Another possibility for post-column reactions are immobilized enzyme reactors (IMERs), where an enzyme is used to catalyze certain reactions before the component goes to the detector. An example is the reaction of acetylcholine to choline and the oxidation from choline to carboxy-N,N,N-trimethylmethanaminium, an acid and hydrogen peroxide, that can be easily detected by an electrochemical detector down to low picomole/femtomole levels [2]. The first reaction (1) is catalyzed by acetylcholine esterase and the second (2) by choline oxidase, two enzymes immobilized in the IMER reactor.


Figure 6: enzyme-catalzed derivatization from  acetylcholine to choline and the corresponding acid.
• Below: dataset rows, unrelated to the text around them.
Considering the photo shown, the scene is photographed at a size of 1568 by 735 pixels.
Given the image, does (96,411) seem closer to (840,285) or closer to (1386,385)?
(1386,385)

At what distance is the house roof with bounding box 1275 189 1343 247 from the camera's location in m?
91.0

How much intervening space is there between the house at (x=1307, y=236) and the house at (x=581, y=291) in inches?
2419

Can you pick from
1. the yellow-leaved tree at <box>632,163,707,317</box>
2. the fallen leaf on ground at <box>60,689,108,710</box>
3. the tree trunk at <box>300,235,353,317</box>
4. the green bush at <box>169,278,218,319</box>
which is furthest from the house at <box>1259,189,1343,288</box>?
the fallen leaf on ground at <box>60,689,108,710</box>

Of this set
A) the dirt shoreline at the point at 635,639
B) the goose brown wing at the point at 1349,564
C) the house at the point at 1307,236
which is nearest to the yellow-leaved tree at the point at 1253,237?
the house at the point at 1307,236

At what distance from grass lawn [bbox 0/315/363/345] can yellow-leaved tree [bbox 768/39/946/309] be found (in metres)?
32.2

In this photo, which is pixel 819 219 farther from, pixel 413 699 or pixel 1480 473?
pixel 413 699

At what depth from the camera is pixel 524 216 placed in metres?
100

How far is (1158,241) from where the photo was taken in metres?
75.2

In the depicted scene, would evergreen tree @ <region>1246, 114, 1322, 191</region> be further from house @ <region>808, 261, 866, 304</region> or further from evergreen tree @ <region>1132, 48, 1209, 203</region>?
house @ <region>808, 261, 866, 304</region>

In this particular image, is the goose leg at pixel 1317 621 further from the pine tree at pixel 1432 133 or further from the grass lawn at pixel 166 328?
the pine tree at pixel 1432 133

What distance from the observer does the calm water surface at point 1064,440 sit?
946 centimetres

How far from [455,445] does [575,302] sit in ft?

If you inject a sample together with an unreacted  derivatization reagent or their reaction products, it can happen that the  baseline noise increases, but normally the detection is so specific that the  sensitivity still increases.


For post-column systems you will need another pump for the  reagent and the mixing/reaction chamber.


Compared to the amount of standard reagents in gas  chromatography, the amount for HPLC reagent is enormously higher and you have  lots of specific reactions for specific components. In fact, every reaction in  organic chemistry may be a derivatization reaction for HPLC components.


Derivatizations in liquid chromatography are used to:


  • Insert UV active groups
  • Insert fluorescent groups
  • Insert or generate electro-chemically measurable  groups
  • Enhance volatility for LC/MS applications



  • P.  Viñas, C. L. Erroz, N.  Campillo, M. Hernández-Córdoba; ”Determination of sulfonamides in foods by  liquid chromatography with post-column fluorescence derivatization”, J.  Chromatogr. A, 726, 1996, 125-131.
  • G.  Damsma, D. Lammerts van Bueren, B. H. C. Westerink, A. S. Horn; “Determination  of acetylcholine and choline in the femtomole range by means of HPLC, a  post-column enzyme reactor, and electrochemical detection“, Chromatographia,  24(1), 1987, 827-831.


Recommended Literature

  • G. Lunn, L. C. Hellwig; “Handbook of  Derivatization Reactions for HPLC”, Wiley-Intersciece, New York 1998. ISBN  978-0471164585.
  • D. R. Knapp; “Handbook of Analytical  Derivatization Reactions”, Wiley-Intersciece, New York 1979. ISBN  978-0471034698.
  • K. Blau, J. M. Halket; “Handbook of Derivatives  for Chromatography”, Wiley-Interscience, New York 1993. ISBN 978-0471926993.
  • T. Toyo'oka; “Modern Derivatization Methods for  Separation Science”, Wiley-Interscience, New York 1999. ISBN 978-0471983644.
  • S. C. Moldoveanu, V. David; “Sample Preparation  in Chromatography” (J. Chromatogr. Library Vol. 65), Elsevier Scientific,  Amsterdam 2002. ISBN 978-0444503947.